A short hiking path, beyond it a second beach. My guidebook says there are penguins here. Large and small stones, unmoving water, humid air, sandflies. We quickly pull something on over our already richly bitten arms, blinking over at a couple of small rocks. Wasn’t there something black and white moving over there? We pull ourselves together, cast off our lethargic mood and climb briskly over large stones, our eyes fixed on the rock. The way feels longer and longer. The movement repeats itself in a monotonous way but not one that we might decipher. We break out in a sweat. For a while yet, we struggle onwards – and eventually stop, collapsing laughing onto the sand. What we’ve been chasing after was a hole in the rock, washed over by the tide.

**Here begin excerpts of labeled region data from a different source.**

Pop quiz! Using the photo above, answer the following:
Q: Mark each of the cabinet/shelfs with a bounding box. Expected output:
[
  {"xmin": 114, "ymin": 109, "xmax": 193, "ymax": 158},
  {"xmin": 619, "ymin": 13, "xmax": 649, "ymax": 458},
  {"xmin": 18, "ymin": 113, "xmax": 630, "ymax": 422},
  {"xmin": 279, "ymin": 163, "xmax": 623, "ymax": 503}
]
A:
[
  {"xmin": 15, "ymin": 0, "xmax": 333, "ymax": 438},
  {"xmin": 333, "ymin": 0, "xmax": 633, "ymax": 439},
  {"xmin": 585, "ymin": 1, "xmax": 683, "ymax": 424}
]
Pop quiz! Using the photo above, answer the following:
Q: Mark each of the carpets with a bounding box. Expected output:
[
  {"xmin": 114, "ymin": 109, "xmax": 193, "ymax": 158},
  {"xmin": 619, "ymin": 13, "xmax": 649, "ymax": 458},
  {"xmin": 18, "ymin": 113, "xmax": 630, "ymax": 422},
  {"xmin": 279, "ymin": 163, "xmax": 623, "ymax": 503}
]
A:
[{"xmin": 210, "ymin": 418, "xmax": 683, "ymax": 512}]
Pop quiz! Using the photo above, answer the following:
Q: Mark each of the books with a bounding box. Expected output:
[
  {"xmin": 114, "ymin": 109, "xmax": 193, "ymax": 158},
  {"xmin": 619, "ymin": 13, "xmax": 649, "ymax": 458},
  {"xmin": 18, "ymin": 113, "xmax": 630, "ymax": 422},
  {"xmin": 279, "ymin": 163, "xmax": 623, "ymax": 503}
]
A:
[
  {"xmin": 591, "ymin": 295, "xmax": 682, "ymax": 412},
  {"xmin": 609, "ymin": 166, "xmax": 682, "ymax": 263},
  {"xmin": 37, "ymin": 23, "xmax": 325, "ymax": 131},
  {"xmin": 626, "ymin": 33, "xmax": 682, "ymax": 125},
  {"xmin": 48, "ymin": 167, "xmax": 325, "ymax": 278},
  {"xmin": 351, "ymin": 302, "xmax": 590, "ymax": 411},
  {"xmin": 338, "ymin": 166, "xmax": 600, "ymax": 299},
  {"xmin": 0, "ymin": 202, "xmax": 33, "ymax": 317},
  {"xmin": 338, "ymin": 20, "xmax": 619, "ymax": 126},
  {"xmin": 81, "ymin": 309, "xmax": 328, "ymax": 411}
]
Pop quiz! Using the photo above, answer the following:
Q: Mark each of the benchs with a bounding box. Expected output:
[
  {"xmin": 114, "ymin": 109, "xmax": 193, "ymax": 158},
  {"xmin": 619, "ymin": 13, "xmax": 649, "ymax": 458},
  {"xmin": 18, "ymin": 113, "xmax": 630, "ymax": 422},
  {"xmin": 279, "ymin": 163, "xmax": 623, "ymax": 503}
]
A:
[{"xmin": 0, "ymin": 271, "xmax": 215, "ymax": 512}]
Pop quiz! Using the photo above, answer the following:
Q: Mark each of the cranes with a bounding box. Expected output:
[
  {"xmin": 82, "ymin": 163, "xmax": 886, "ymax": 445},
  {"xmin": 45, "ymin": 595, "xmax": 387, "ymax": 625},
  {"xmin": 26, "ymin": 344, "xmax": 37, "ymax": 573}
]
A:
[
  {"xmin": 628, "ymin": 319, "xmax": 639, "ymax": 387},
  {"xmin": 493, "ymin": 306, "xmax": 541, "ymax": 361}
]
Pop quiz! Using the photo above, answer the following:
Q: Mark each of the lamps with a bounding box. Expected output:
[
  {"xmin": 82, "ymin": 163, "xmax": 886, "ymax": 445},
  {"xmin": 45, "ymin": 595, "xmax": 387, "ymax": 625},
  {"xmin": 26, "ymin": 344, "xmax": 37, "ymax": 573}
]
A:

On our way back a sign leads us to a cemetery for early immigrants. Some four hundred are said to have settled here in around 1870. The scheme, planned and executed from a desk in London, ended in disaster. The settlers couldn’t cope here for long, the area was too swampy, the rain preyed upon them. We park and walk a little way into the forest. In the middle of the path, interrupting it, is a square of cast-iron fence. Ornately decorated, eaten away by the elements. A few steps onwards we find more squares of fence. Some of them have roughly hewn wooden crosses, and all of them are so small and narrow that they look like bars on a child’s cot. On a broken black stone, I make out the name of a man from Hamburg. He didn’t grow old here.